WHAT THE EXERCISE ASKS:
Restate the records below word for word.

ITEMS:
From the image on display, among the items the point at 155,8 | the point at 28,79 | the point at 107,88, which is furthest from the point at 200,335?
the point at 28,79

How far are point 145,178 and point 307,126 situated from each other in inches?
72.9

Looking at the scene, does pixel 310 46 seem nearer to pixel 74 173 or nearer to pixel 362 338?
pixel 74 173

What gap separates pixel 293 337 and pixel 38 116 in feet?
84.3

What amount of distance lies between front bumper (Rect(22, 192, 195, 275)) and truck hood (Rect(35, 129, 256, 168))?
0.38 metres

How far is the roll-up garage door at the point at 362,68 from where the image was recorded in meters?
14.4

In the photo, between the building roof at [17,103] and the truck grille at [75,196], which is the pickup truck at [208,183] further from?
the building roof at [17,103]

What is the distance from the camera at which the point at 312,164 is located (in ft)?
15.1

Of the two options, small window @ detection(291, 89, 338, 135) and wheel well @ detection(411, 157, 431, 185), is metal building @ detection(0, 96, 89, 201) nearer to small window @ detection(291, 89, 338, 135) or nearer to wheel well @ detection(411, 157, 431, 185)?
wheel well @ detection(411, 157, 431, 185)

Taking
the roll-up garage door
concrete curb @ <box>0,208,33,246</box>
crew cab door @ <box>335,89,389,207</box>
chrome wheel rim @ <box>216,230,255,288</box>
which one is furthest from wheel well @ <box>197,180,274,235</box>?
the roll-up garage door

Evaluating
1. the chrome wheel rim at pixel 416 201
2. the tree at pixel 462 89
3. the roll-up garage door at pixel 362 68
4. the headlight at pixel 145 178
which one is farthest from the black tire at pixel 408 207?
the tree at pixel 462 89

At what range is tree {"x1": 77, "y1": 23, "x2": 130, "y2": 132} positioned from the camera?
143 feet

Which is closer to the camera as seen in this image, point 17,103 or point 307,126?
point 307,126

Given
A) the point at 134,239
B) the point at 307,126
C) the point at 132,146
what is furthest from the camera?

SOLUTION TO THIS TASK:
From the image on display, among the items the point at 155,8 | the point at 28,79 | the point at 107,88, which is furthest from the point at 200,335?
the point at 28,79

How far are point 145,178 and point 307,126 situated from each other in inches?
72.9

Looking at the scene, does pixel 310 46 seem nearer to pixel 74 173 or nearer to pixel 362 338?
pixel 74 173

What gap separates pixel 293 337 and pixel 38 116 in feet?
84.3

What amount of distance lies between front bumper (Rect(22, 192, 195, 275)) and truck hood (Rect(35, 129, 256, 168))?
0.38 metres

How far is the roll-up garage door at the point at 362,68 from where the image was recorded in meters?
14.4

In the photo, between the building roof at [17,103] and the truck grille at [75,196], which is the pickup truck at [208,183] further from?
the building roof at [17,103]

What is the distance from the camera at which the point at 312,164 is located (in ft)?
15.1

Of the two options, small window @ detection(291, 89, 338, 135) and wheel well @ detection(411, 157, 431, 185), is metal building @ detection(0, 96, 89, 201) nearer to small window @ detection(291, 89, 338, 135) or nearer to wheel well @ detection(411, 157, 431, 185)?
wheel well @ detection(411, 157, 431, 185)

Taking
the roll-up garage door
concrete curb @ <box>0,208,33,246</box>
crew cab door @ <box>335,89,389,207</box>
chrome wheel rim @ <box>216,230,255,288</box>
which one is furthest from wheel well @ <box>197,180,274,235</box>?
the roll-up garage door

Evaluating
1. the chrome wheel rim at pixel 416 201
2. the tree at pixel 462 89
3. the roll-up garage door at pixel 362 68
4. the headlight at pixel 145 178
which one is farthest from the black tire at pixel 408 207?
the tree at pixel 462 89

At what range is tree {"x1": 77, "y1": 23, "x2": 130, "y2": 132} positioned from the camera?
143 feet

Which is closer to the camera as seen in this image, point 17,103 or point 307,126?
point 307,126

Given
A) the point at 134,239
B) the point at 307,126
C) the point at 132,146
what is furthest from the camera?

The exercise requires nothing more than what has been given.